On Everest, women are more likely to turn back after noticing early signs of health problems. In contrast, many male climbers tend to retreat only after getting lost or losing their route, suggesting different thresholds and circumstances for retreat on the mountain.
So far, 14 women have died on Everest, and only one of them was Nepali, Pasang Lhamu Sherpa. In most of these cases, eight of the 14 deaths occurred during the descent from the summit, including Pasang Lhamu. She had reached the summit and was just 99 metres into her descent when she died.
A review of five decades of data reveals a paradox. The use of supplemental oxygen has risen steadily among both male and female climbers. Yet women have consistently used it less than men.
Between 1975 and 1980, 12 percent of women and 28 percent of men attempting Everest used supplemental oxygen. By 2020 to 2025, those figures had risen sharply to 74 percent for women and 84 percent for men.
Across each decade, oxygen use has increased, but the gap between men and women has persisted rather than closing.
A 2020 study by Raymond Huey of the University of Washington, along with researchers from three other US universities, examined how age, gender, experience and the growing number of climbers influence both summit success and mortality on Everest.
The study focused only on commercial climbers, excluding Sherpa support staff.
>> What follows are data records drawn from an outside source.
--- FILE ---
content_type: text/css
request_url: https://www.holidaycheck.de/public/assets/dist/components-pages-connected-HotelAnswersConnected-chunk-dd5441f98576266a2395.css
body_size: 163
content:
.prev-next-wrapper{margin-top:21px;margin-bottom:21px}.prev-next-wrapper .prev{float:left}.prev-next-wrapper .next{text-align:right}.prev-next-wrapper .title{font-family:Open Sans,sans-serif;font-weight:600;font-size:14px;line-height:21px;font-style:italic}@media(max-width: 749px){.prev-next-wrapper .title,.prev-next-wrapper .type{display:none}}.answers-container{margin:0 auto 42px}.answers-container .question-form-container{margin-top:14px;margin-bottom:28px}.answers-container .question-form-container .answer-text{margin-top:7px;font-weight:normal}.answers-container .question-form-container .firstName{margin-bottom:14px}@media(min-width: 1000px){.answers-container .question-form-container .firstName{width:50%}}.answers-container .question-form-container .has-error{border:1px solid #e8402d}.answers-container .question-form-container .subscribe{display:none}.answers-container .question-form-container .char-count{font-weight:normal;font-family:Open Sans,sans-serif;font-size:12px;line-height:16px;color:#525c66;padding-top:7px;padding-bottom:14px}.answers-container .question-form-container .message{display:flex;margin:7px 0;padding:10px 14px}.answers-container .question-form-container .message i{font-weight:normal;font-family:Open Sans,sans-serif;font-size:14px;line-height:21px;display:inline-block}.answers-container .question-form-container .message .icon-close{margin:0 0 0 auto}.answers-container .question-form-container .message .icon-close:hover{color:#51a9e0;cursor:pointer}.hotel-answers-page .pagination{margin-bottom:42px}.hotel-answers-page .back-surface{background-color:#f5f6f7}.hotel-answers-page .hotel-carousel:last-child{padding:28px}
It found that improved weather forecasting, increased use of supplemental oxygen and the rise of organised commercial expeditions were key factors behind higher success rates on the mountain.
The weight of dreams
For women who want to enter mountaineering, the barriers often go beyond what statistics can capture. Phur Diki says the most persistent obstacle is perception.
“Even when women do good work, there is still this belief that they cannot do it,” she says. “But if given the opportunity, they can achieve anything.”
Phur Diki herself stands as proof of that. After summiting Everest, she found limited work opportunities and decided she had to build her skills further. She trained as a guide and instructor. In October last year, she led an all-women expedition to Himlung Himal (7,126 metres), another record-setting ascent.
She is now preparing to summit Lhotse, carrying with her her father’s unfinished dream.
One dream belonged to her husband, who had once reached the South Col before turning back. She fulfilled that dream seven years ago when she climbed Everest.
The other belonged to her father, Ang Nima Sherpa, also an icefall doctor, who had long wanted to climb Lhotse but died before he could attempt it.
“My father’s dream was to climb Lhotse,” she says. “This time, I will complete that too.”
Her husband’s dream was fulfilled
Now it’s time for her father’s dream.
“And after that?”
“Dreams of three daughters,” she says without hesitation.
“What about your own?”
From Base Camp, there is a long silence.